* **SOURCE EXTRACT**
▼▼▼

Business rescue

Urgent telegram for the auditor-general

Perhaps the AG or Scopa should take a closer look at the business rescue process under way at the South African Post Office. The public deserves know what’s happened.
May 11, 2026
4 mins read

I only heard on Workers’ Day about the opinion piece “Barnes Gets it Wrong” (Financial Mail, April 23-29) by Anoosh Rooplal and Juanito Damons, the business rescue practitioners (BRPs) appointed to the South African Post Office.

Apt, perhaps, as it is the workers at the post office who have suffered most. First (and mostly) under the management and department of communications and its ministers, but also, more recently, under the BRPs.

All of them should be held responsible and accountable for the tragic, unnecessary demise of the post office and the dream it once was. The dream was shattered when the government unilaterally decided to “separate” Postbank from the post office – against my wishes as CEO and despite my objections in writing to the government at the time.

I won’t delve into the BRPs’ patronising explanation of the business rescue process or the carefully chosen extracts and characterisations of past numbers and future promises published in their opinion. However, I do hope that one day soon the goings-on at the post office since I left will be examined in a forensic audit and published for all to see.

▲▲▲

* **WHAT IS ASKED**
Can you extend the Post Office opinion piece from its last sentence? The items have no connection to the Post Office opinion piece.

* **PROVIDED INFORMATION**
▼▼▼

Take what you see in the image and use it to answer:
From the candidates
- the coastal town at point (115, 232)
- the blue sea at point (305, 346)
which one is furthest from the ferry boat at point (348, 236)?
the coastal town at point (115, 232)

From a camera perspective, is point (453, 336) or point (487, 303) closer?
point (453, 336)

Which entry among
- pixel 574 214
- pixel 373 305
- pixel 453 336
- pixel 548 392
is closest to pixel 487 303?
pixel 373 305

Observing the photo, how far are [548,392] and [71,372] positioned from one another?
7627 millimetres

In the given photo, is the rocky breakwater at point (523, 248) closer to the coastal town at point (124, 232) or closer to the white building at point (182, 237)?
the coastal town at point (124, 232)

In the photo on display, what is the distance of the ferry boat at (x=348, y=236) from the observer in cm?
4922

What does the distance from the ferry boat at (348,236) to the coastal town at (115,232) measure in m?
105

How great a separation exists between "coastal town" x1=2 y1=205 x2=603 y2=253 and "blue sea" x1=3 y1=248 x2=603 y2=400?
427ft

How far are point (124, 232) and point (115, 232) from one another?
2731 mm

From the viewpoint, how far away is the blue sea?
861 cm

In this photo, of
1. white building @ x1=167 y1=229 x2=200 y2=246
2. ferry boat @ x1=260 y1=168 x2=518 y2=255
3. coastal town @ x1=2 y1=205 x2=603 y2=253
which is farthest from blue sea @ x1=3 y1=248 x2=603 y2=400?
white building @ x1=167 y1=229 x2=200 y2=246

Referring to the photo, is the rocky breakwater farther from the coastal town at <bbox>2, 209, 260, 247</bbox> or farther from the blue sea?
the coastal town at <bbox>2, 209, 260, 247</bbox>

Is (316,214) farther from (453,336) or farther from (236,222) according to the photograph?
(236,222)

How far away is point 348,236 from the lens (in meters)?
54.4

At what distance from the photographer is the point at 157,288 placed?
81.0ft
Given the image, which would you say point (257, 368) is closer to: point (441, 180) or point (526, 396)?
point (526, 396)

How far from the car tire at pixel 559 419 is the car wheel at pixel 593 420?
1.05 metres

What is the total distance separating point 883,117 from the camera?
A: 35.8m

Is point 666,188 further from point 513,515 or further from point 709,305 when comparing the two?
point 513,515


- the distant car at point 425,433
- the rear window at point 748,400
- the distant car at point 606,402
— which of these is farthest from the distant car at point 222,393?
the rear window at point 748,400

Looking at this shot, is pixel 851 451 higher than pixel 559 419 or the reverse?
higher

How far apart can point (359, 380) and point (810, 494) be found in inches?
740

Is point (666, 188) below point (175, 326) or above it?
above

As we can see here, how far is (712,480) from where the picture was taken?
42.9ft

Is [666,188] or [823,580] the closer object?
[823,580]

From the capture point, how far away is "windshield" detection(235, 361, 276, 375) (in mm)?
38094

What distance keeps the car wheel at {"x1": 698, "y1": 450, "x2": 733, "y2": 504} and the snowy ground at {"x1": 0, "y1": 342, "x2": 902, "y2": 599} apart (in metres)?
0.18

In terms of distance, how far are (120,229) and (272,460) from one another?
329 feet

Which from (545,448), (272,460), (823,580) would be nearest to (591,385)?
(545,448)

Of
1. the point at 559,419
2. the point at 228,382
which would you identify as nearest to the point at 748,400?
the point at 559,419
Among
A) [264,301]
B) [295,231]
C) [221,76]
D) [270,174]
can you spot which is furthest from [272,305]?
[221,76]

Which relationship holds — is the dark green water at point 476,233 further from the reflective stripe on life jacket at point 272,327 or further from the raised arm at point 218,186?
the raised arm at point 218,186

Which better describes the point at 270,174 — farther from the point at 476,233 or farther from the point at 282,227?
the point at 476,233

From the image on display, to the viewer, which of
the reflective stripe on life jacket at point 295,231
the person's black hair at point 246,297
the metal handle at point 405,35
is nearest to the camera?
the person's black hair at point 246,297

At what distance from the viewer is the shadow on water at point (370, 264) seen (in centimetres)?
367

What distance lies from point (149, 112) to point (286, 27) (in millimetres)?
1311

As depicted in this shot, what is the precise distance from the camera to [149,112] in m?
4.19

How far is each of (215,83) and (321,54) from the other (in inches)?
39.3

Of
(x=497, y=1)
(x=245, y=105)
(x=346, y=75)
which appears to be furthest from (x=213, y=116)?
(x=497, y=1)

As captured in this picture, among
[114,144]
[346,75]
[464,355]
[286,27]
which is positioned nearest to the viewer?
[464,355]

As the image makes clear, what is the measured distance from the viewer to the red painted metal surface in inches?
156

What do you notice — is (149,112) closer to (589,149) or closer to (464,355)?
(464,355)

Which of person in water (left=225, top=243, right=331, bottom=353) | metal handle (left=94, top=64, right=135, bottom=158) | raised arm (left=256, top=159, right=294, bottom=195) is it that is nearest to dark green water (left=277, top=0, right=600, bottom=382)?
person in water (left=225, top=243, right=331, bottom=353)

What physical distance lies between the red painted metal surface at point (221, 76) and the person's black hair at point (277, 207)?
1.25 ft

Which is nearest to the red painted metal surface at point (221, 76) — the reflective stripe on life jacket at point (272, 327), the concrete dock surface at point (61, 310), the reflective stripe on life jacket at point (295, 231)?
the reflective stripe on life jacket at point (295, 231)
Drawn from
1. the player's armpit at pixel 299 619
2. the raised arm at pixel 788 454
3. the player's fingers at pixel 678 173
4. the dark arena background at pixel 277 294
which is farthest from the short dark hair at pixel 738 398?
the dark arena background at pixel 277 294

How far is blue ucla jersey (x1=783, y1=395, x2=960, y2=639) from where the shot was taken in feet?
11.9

▲▲▲

* **OUTPUT OF THE EXERCISE**
I strongly urge the relevant authorities to look into this, be it through parliament’s standing committee on public accounts or the auditor-general (AG). The workers and other prejudiced parties should demand it, and those responsible must account.

I will focus on the published facts and ask the same questions I’ve been posing for more than five years. Mine is not a witch hunt, it’s a fact-finding mission. I am not suggesting that anything untoward or illegal took place, but we need to know for sure.

Bailouts

The problems weren’t started by the BRPs. These arose largely in the period after I left and before they were appointed, three years later. I don’t blame the BRPs for the mess they found but they must be held accountable for what they did (or failed to do) about it.

The audited financial statements of the post office as at March 31 2019 (the last completed year when I was CEO) are a matter of public record. I would suggest that my resignation letter and the correspondence leading up to and surrounding my departure also be made public.

At end-March 2019, the post office’s audited financials were R6.18bn in cash and equivalents; a further R4.46bn in other financial assets; and no external bank borrowings or interest-bearing debt whatsoever (and explicitly no request for any funding allocation out of the medium-term budget allocation of that year).

A full reconciliation is required of how, with a NAV of R5.15bn (after accounting for deposits from the public), the post office moved to a situation where the BRPs felt obliged to write off “historical liabilities” to R400m from R8.7bn (their numbers).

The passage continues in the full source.